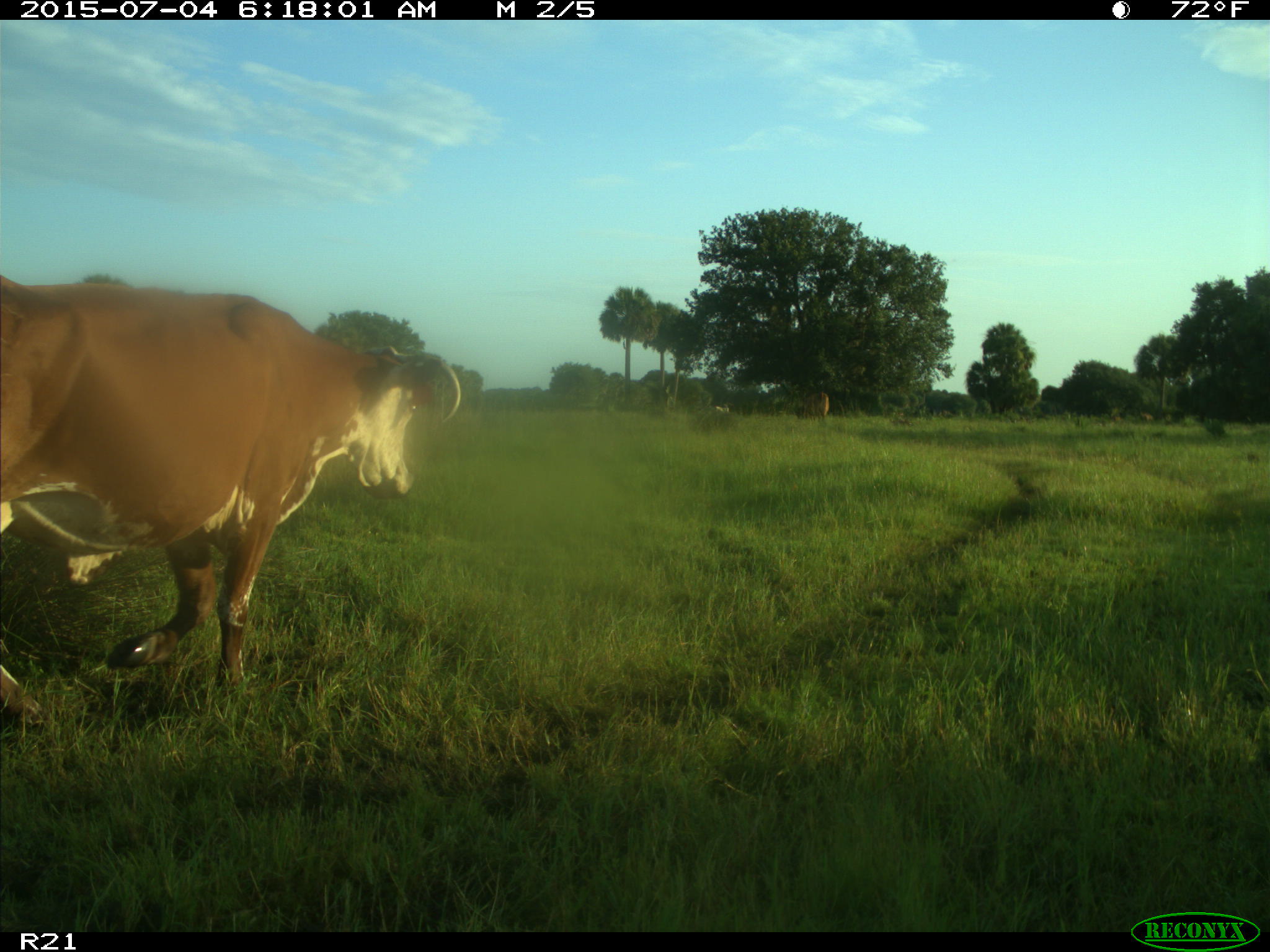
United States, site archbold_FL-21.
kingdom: Animalia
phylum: Chordata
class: Mammalia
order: Artiodactyla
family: Bovidae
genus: Bos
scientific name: Bos taurus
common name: domestic cow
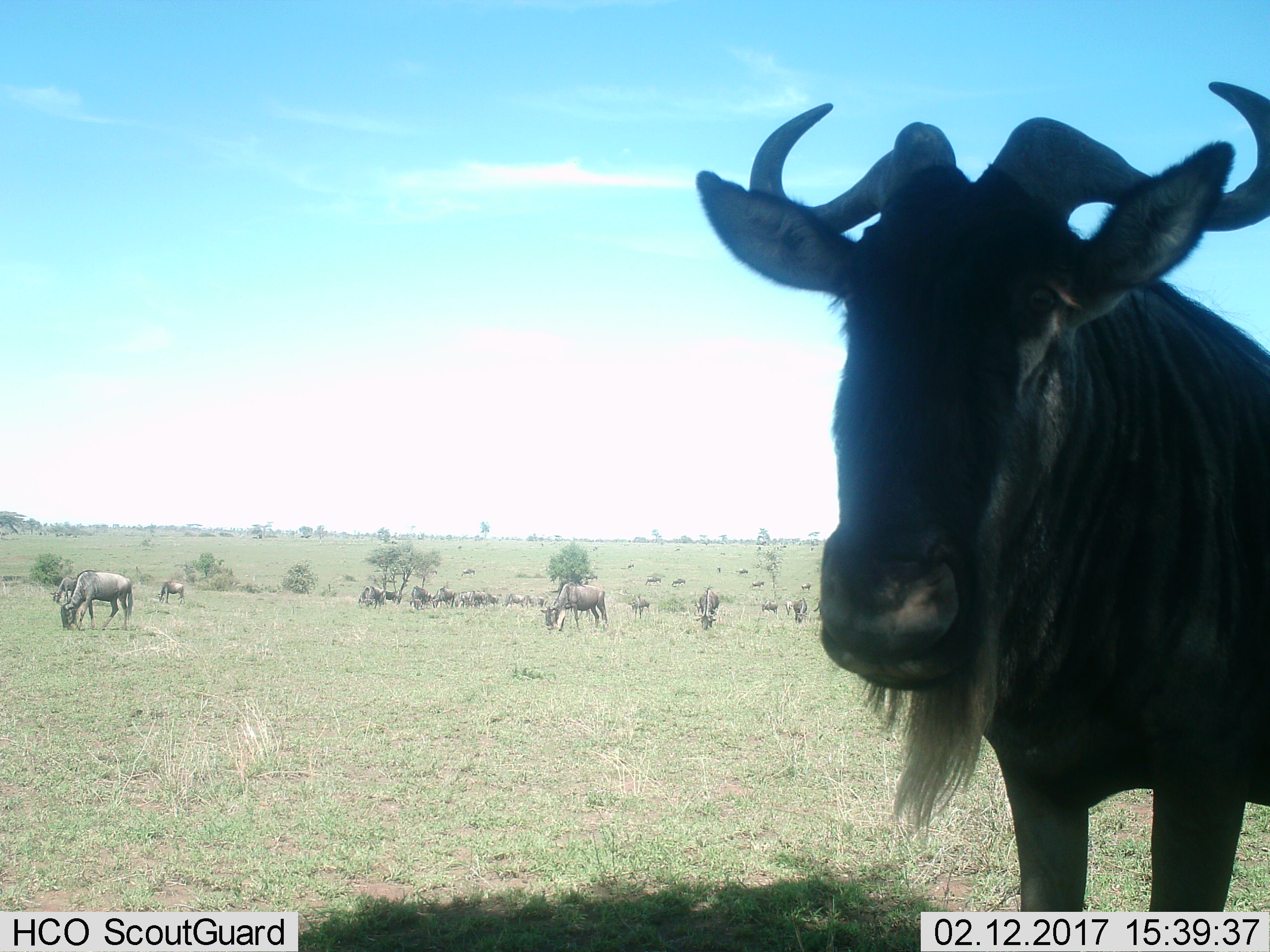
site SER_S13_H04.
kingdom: Animalia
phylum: Chordata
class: Mammalia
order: Artiodactyla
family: Bovidae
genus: Connochaetes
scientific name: Connochaetes taurinus taurinus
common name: blue wildebeest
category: wildebeestblue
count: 11-50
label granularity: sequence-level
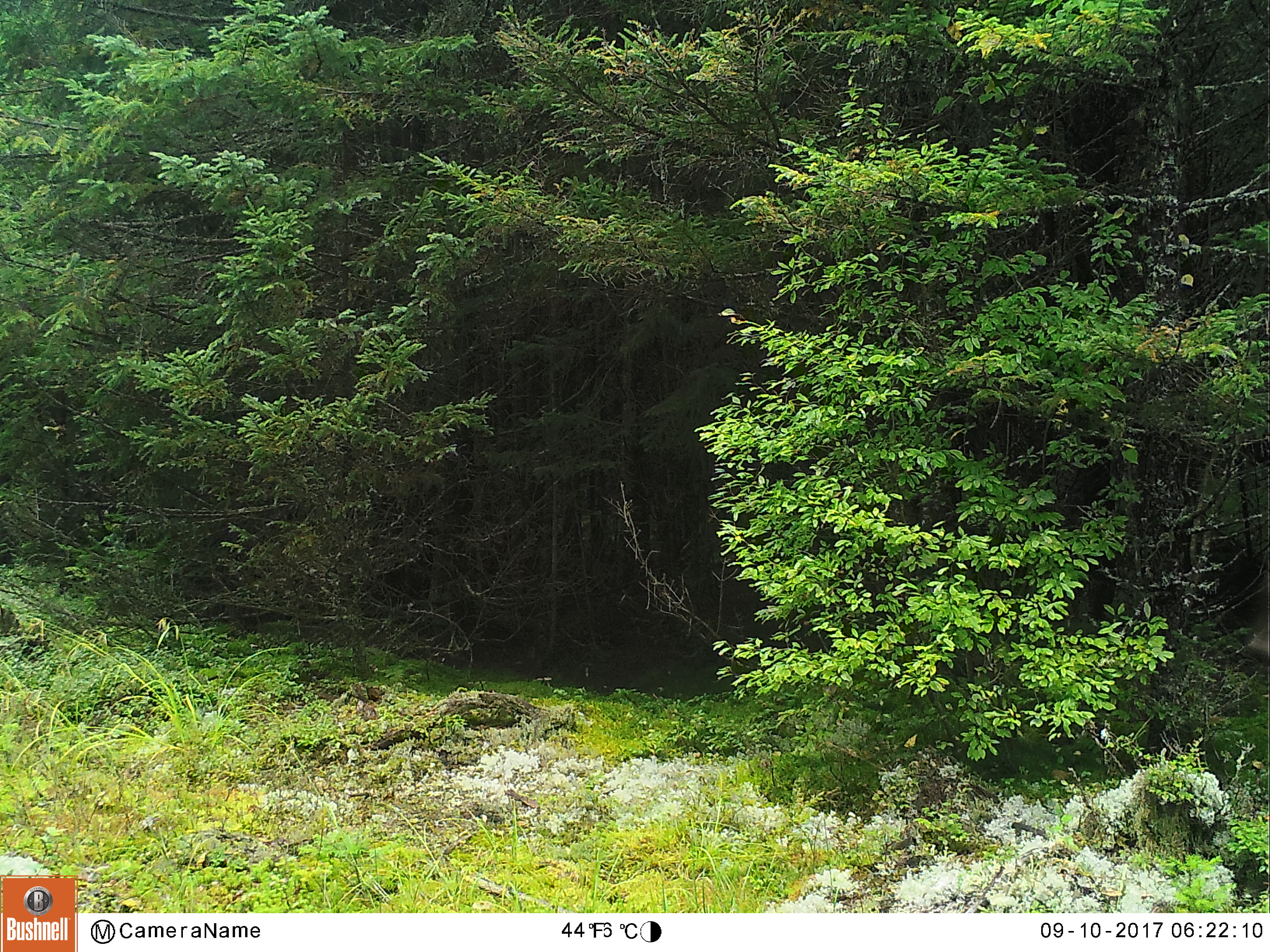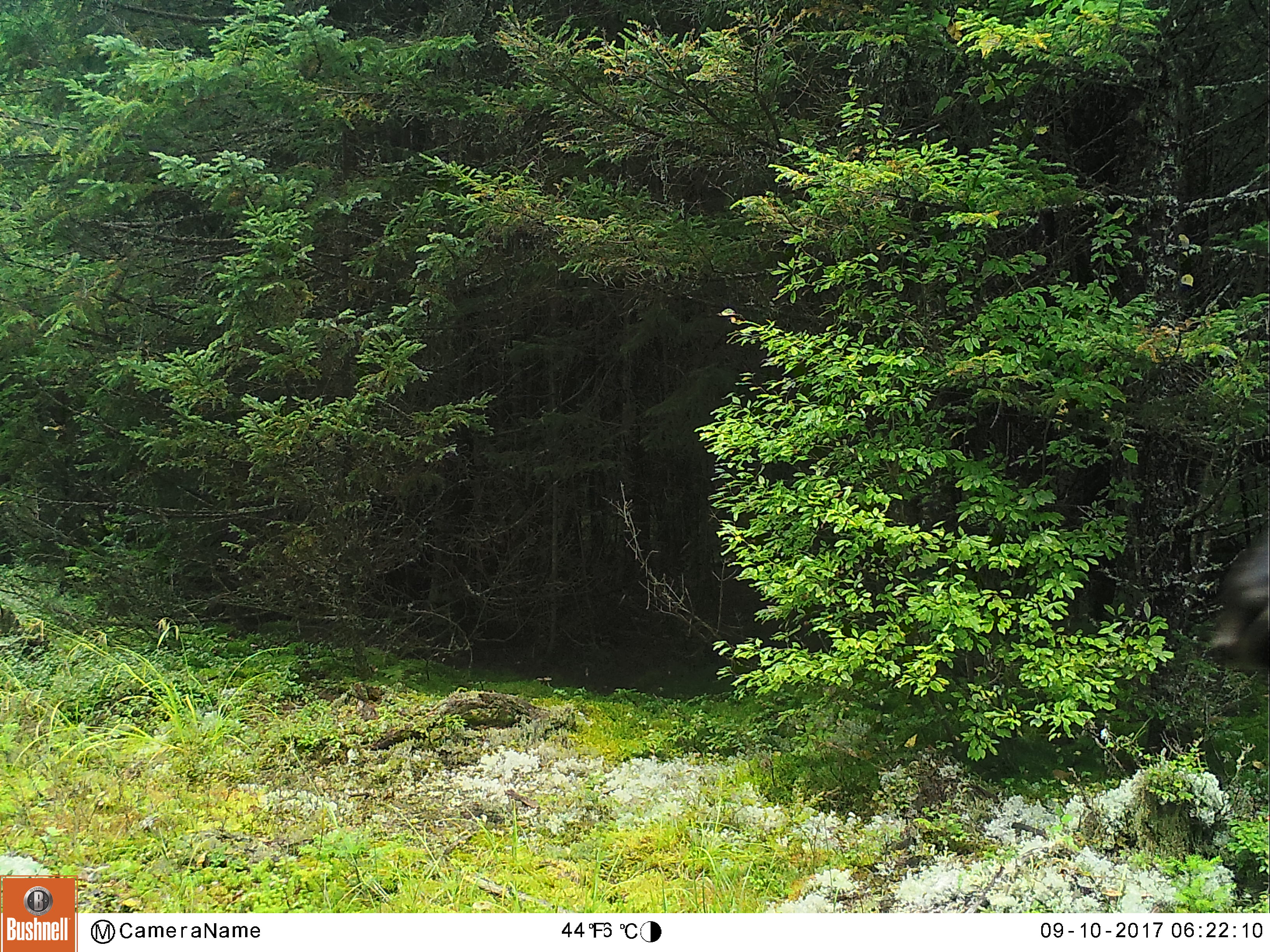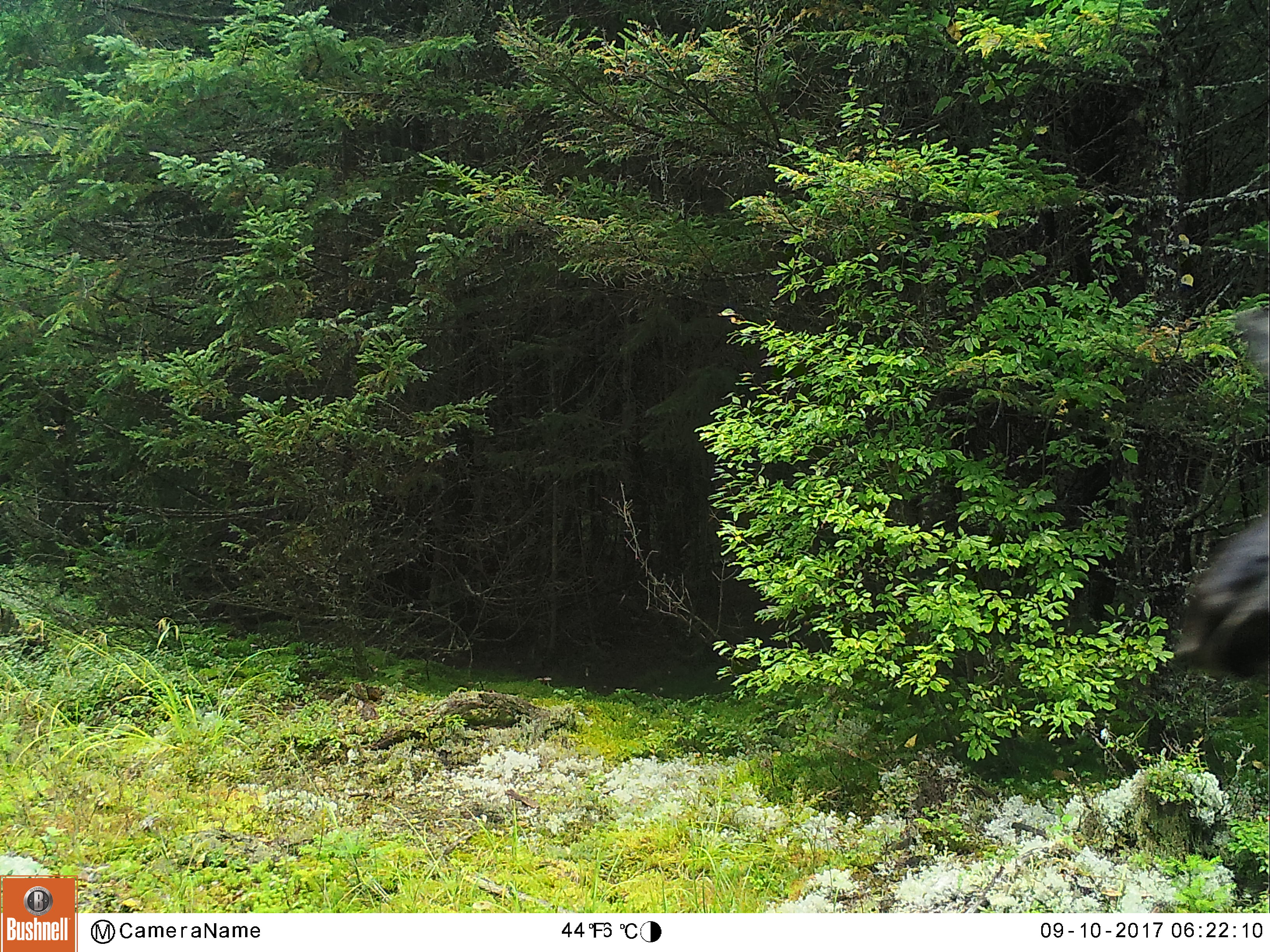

▬▬▬▬▬▬▬▬▬▬

__Instructions for the task__:
Give back an exact repeat of the lines from the top of the data through the line that holds "category: wildebeestblue", both included, and omit pictures.

__Output of the task__:
United States, site archbold_FL-21.
kingdom: Animalia
phylum: Chordata
class: Mammalia
order: Artiodactyla
family: Bovidae
genus: Bos
scientific name: Bos taurus
common name: domestic cow
site SER_S13_H04.
kingdom: Animalia
phylum: Chordata
class: Mammalia
order: Artiodactyla
family: Bovidae
genus: Connochaetes
scientific name: Connochaetes taurinus taurinus
common name: blue wildebeest
category: wildebeestblue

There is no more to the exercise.